▶ _Stated problem_
Write out the data again in full, exactly as it reads.

Spatial relationship records:
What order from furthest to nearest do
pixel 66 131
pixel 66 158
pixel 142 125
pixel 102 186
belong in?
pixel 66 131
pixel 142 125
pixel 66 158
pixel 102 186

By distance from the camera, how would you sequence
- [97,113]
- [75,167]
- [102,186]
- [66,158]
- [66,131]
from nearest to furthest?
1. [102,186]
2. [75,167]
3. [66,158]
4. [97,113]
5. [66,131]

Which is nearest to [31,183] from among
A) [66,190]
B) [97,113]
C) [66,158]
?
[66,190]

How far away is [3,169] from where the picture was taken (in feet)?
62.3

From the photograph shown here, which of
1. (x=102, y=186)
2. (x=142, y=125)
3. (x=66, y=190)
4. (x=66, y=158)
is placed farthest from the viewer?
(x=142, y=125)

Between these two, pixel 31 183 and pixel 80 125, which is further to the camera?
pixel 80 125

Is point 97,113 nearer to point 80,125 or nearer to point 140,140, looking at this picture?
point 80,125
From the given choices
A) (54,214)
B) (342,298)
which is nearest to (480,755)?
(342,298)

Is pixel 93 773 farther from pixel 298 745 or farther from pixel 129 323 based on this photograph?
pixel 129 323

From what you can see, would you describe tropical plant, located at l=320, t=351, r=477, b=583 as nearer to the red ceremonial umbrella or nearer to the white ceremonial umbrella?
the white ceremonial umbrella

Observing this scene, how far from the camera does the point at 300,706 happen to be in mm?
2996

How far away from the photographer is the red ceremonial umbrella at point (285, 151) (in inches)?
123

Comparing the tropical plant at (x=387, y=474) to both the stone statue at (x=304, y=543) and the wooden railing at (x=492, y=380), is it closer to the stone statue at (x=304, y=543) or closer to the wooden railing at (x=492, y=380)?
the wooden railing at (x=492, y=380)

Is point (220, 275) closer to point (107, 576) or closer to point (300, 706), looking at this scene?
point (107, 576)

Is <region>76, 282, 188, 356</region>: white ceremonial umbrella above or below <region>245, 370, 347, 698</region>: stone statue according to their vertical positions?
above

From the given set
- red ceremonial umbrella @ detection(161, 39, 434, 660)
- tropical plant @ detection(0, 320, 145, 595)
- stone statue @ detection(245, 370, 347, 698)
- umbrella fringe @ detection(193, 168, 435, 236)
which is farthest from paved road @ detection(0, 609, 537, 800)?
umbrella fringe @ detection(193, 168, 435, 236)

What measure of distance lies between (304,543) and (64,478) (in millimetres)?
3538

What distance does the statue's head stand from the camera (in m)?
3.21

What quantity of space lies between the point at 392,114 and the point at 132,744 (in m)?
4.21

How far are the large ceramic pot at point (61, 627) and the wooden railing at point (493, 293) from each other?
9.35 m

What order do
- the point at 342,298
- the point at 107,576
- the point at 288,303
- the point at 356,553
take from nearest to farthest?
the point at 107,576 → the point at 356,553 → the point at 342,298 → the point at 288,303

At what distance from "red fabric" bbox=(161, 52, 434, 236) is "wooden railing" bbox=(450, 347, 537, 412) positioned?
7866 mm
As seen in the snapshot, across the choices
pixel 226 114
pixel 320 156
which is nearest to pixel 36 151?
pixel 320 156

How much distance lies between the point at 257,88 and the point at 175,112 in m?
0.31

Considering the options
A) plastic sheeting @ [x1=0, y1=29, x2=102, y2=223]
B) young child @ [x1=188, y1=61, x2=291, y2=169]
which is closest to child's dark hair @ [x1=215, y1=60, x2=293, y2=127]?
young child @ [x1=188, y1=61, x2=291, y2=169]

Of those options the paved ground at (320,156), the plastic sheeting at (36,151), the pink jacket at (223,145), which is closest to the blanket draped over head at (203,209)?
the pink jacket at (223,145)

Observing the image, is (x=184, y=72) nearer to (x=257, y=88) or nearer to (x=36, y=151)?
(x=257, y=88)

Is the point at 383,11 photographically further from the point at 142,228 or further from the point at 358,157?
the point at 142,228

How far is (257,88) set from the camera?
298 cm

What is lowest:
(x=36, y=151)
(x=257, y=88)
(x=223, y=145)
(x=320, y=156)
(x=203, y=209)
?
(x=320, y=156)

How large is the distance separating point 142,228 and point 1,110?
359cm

▶ _Output_
What order from furthest to nearest do
pixel 66 131
pixel 66 158
pixel 142 125
pixel 102 186
belong in?
pixel 66 131
pixel 142 125
pixel 66 158
pixel 102 186

By distance from the camera, how would you sequence
- [97,113]
- [75,167]
- [102,186]
- [66,158]
- [66,131]
from nearest to furthest?
1. [102,186]
2. [75,167]
3. [66,158]
4. [97,113]
5. [66,131]

Which is nearest to [31,183] from among
A) [66,190]
B) [97,113]
C) [66,158]
?
[66,190]

How far away is [3,169] from where the picture was taken (in feet)?
62.3

From the photograph shown here, which of
1. (x=102, y=186)
2. (x=142, y=125)
3. (x=66, y=190)
4. (x=66, y=158)
is placed farthest from the viewer?
(x=142, y=125)

Between these two, pixel 31 183 and pixel 80 125, which is further to the camera?
pixel 80 125

Is point 97,113 nearer to point 80,125 or nearer to point 140,140, looking at this picture?
point 80,125
From the given choices
A) (54,214)
B) (342,298)
which is nearest to (480,755)?
(342,298)

Is pixel 93 773 farther from pixel 298 745 or farther from pixel 129 323 based on this photograph?
pixel 129 323

From what you can see, would you describe tropical plant, located at l=320, t=351, r=477, b=583 as nearer to the red ceremonial umbrella or nearer to the white ceremonial umbrella?
the white ceremonial umbrella

Observing this scene, how far from the camera does the point at 300,706 happen to be in mm?
2996

How far away from the photographer is the red ceremonial umbrella at point (285, 151) (in inches)?
123

Comparing the tropical plant at (x=387, y=474) to both the stone statue at (x=304, y=543) and the wooden railing at (x=492, y=380), is it closer to the stone statue at (x=304, y=543) or closer to the wooden railing at (x=492, y=380)?
the wooden railing at (x=492, y=380)

Is point (220, 275) closer to point (107, 576) or closer to point (300, 706), looking at this scene?
point (107, 576)

Is <region>76, 282, 188, 356</region>: white ceremonial umbrella above or below <region>245, 370, 347, 698</region>: stone statue according to their vertical positions?
above

From the given set
- red ceremonial umbrella @ detection(161, 39, 434, 660)
- tropical plant @ detection(0, 320, 145, 595)
- stone statue @ detection(245, 370, 347, 698)
- umbrella fringe @ detection(193, 168, 435, 236)
which is farthest from paved road @ detection(0, 609, 537, 800)?
umbrella fringe @ detection(193, 168, 435, 236)

What measure of distance lies between (304,543) and (64,478) (in millimetres)?
3538

What distance does the statue's head stand from the camera (in m)?
3.21

What quantity of space lies between the point at 392,114 and the point at 132,744 (in m)?
4.21

How far are the large ceramic pot at point (61, 627) and the wooden railing at point (493, 293) from each other?
9.35 m

What order do
- the point at 342,298
- the point at 107,576
- the point at 288,303
- the point at 356,553
take from nearest to farthest?
the point at 107,576 → the point at 356,553 → the point at 342,298 → the point at 288,303

At what distance from "red fabric" bbox=(161, 52, 434, 236) is "wooden railing" bbox=(450, 347, 537, 412) positioned?
7866 mm
As seen in the snapshot, across the choices
pixel 226 114
pixel 320 156
which is nearest to pixel 36 151?
pixel 320 156

How much distance lies between the point at 257,88 and the point at 175,112 in m?
0.31

Considering the options
A) plastic sheeting @ [x1=0, y1=29, x2=102, y2=223]
B) young child @ [x1=188, y1=61, x2=291, y2=169]
which is closest to child's dark hair @ [x1=215, y1=60, x2=293, y2=127]?
young child @ [x1=188, y1=61, x2=291, y2=169]

Of those options the paved ground at (320,156), the plastic sheeting at (36,151), the pink jacket at (223,145), which is closest to the blanket draped over head at (203,209)?
the pink jacket at (223,145)

Observing the image, is (x=184, y=72) nearer to (x=257, y=88) or nearer to (x=36, y=151)?
(x=257, y=88)

Is the point at 383,11 photographically further from the point at 142,228 or further from the point at 358,157?
the point at 142,228

How far is (257,88) set from the camera?
298 cm

What is lowest:
(x=36, y=151)
(x=257, y=88)
(x=223, y=145)
(x=320, y=156)
(x=203, y=209)
?
(x=320, y=156)

How large is the distance separating point 142,228 and point 1,110?
359cm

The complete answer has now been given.